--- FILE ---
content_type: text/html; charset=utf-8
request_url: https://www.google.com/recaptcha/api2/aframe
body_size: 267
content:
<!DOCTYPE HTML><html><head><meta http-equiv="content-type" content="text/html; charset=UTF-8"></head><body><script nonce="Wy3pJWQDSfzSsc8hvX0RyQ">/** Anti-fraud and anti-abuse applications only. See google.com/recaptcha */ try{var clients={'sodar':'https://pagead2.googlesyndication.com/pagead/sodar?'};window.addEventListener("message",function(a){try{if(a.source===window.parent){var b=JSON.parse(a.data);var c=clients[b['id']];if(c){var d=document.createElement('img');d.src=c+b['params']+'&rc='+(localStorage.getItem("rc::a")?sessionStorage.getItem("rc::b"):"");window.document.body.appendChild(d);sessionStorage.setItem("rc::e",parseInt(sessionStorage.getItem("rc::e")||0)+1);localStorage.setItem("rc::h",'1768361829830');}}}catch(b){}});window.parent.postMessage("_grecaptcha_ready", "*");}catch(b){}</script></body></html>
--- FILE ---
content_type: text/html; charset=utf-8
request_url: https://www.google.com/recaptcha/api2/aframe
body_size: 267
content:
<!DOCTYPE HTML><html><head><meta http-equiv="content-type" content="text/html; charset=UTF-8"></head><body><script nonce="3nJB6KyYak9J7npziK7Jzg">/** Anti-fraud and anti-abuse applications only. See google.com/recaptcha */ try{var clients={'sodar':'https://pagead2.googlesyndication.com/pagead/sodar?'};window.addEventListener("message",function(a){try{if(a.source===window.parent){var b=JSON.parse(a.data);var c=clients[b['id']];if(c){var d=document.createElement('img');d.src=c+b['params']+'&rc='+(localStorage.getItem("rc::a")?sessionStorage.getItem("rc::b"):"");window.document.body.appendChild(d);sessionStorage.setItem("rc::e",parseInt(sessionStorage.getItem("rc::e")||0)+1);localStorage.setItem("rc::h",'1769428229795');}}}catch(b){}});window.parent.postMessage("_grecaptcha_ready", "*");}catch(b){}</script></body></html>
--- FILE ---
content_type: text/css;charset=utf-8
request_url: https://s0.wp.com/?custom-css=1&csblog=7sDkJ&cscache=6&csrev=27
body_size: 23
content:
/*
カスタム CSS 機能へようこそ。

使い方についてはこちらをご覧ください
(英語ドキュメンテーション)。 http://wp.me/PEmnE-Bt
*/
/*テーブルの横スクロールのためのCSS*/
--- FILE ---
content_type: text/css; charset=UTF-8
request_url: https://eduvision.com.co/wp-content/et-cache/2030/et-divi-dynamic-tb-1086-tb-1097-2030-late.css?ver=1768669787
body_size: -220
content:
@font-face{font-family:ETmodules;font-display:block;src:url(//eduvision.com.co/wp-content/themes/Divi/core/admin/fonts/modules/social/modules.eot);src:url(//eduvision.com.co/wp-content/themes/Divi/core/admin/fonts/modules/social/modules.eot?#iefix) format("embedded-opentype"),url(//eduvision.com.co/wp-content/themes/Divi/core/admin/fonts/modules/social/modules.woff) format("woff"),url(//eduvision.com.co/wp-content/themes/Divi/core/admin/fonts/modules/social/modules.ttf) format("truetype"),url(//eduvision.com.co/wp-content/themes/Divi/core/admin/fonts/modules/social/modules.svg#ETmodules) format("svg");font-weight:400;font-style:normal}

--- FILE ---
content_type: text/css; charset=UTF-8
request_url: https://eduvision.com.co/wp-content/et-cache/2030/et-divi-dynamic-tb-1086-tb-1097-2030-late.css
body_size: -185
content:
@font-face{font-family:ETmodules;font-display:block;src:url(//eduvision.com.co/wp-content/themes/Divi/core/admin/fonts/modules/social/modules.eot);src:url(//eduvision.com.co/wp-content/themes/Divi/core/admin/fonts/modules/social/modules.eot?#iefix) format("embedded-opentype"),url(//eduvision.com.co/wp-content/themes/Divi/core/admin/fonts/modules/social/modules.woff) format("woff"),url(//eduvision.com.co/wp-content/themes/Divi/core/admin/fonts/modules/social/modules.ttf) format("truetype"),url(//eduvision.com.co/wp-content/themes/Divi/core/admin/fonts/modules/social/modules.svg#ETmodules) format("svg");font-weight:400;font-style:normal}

[What you will do]: Repeat the entries. Keep each one exactly as written.

[Exercise response]:
--- FILE ---
content_type: text/html; charset=utf-8
request_url: https://www.google.com/recaptcha/api2/aframe
body_size: 267
content:
<!DOCTYPE HTML><html><head><meta http-equiv="content-type" content="text/html; charset=UTF-8"></head><body><script nonce="Wy3pJWQDSfzSsc8hvX0RyQ">/** Anti-fraud and anti-abuse applications only. See google.com/recaptcha */ try{var clients={'sodar':'https://pagead2.googlesyndication.com/pagead/sodar?'};window.addEventListener("message",function(a){try{if(a.source===window.parent){var b=JSON.parse(a.data);var c=clients[b['id']];if(c){var d=document.createElement('img');d.src=c+b['params']+'&rc='+(localStorage.getItem("rc::a")?sessionStorage.getItem("rc::b"):"");window.document.body.appendChild(d);sessionStorage.setItem("rc::e",parseInt(sessionStorage.getItem("rc::e")||0)+1);localStorage.setItem("rc::h",'1768361829830');}}}catch(b){}});window.parent.postMessage("_grecaptcha_ready", "*");}catch(b){}</script></body></html>
--- FILE ---
content_type: text/html; charset=utf-8
request_url: https://www.google.com/recaptcha/api2/aframe
body_size: 267
content:
<!DOCTYPE HTML><html><head><meta http-equiv="content-type" content="text/html; charset=UTF-8"></head><body><script nonce="3nJB6KyYak9J7npziK7Jzg">/** Anti-fraud and anti-abuse applications only. See google.com/recaptcha */ try{var clients={'sodar':'https://pagead2.googlesyndication.com/pagead/sodar?'};window.addEventListener("message",function(a){try{if(a.source===window.parent){var b=JSON.parse(a.data);var c=clients[b['id']];if(c){var d=document.createElement('img');d.src=c+b['params']+'&rc='+(localStorage.getItem("rc::a")?sessionStorage.getItem("rc::b"):"");window.document.body.appendChild(d);sessionStorage.setItem("rc::e",parseInt(sessionStorage.getItem("rc::e")||0)+1);localStorage.setItem("rc::h",'1769428229795');}}}catch(b){}});window.parent.postMessage("_grecaptcha_ready", "*");}catch(b){}</script></body></html>
--- FILE ---
content_type: text/css;charset=utf-8
request_url: https://s0.wp.com/?custom-css=1&csblog=7sDkJ&cscache=6&csrev=27
body_size: 23
content:
/*
カスタム CSS 機能へようこそ。

使い方についてはこちらをご覧ください
(英語ドキュメンテーション)。 http://wp.me/PEmnE-Bt
*/
/*テーブルの横スクロールのためのCSS*/
--- FILE ---
content_type: text/css; charset=UTF-8
request_url: https://eduvision.com.co/wp-content/et-cache/2030/et-divi-dynamic-tb-1086-tb-1097-2030-late.css?ver=1768669787
body_size: -220
content:
@font-face{font-family:ETmodules;font-display:block;src:url(//eduvision.com.co/wp-content/themes/Divi/core/admin/fonts/modules/social/modules.eot);src:url(//eduvision.com.co/wp-content/themes/Divi/core/admin/fonts/modules/social/modules.eot?#iefix) format("embedded-opentype"),url(//eduvision.com.co/wp-content/themes/Divi/core/admin/fonts/modules/social/modules.woff) format("woff"),url(//eduvision.com.co/wp-content/themes/Divi/core/admin/fonts/modules/social/modules.ttf) format("truetype"),url(//eduvision.com.co/wp-content/themes/Divi/core/admin/fonts/modules/social/modules.svg#ETmodules) format("svg");font-weight:400;font-style:normal}

--- FILE ---
content_type: text/css; charset=UTF-8
request_url: https://eduvision.com.co/wp-content/et-cache/2030/et-divi-dynamic-tb-1086-tb-1097-2030-late.css
body_size: -185
content:
@font-face{font-family:ETmodules;font-display:block;src:url(//eduvision.com.co/wp-content/themes/Divi/core/admin/fonts/modules/social/modules.eot);src:url(//eduvision.com.co/wp-content/themes/Divi/core/admin/fonts/modules/social/modules.eot?#iefix) format("embedded-opentype"),url(//eduvision.com.co/wp-content/themes/Divi/core/admin/fonts/modules/social/modules.woff) format("woff"),url(//eduvision.com.co/wp-content/themes/Divi/core/admin/fonts/modules/social/modules.ttf) format("truetype"),url(//eduvision.com.co/wp-content/themes/Divi/core/admin/fonts/modules/social/modules.svg#ETmodules) format("svg");font-weight:400;font-style:normal}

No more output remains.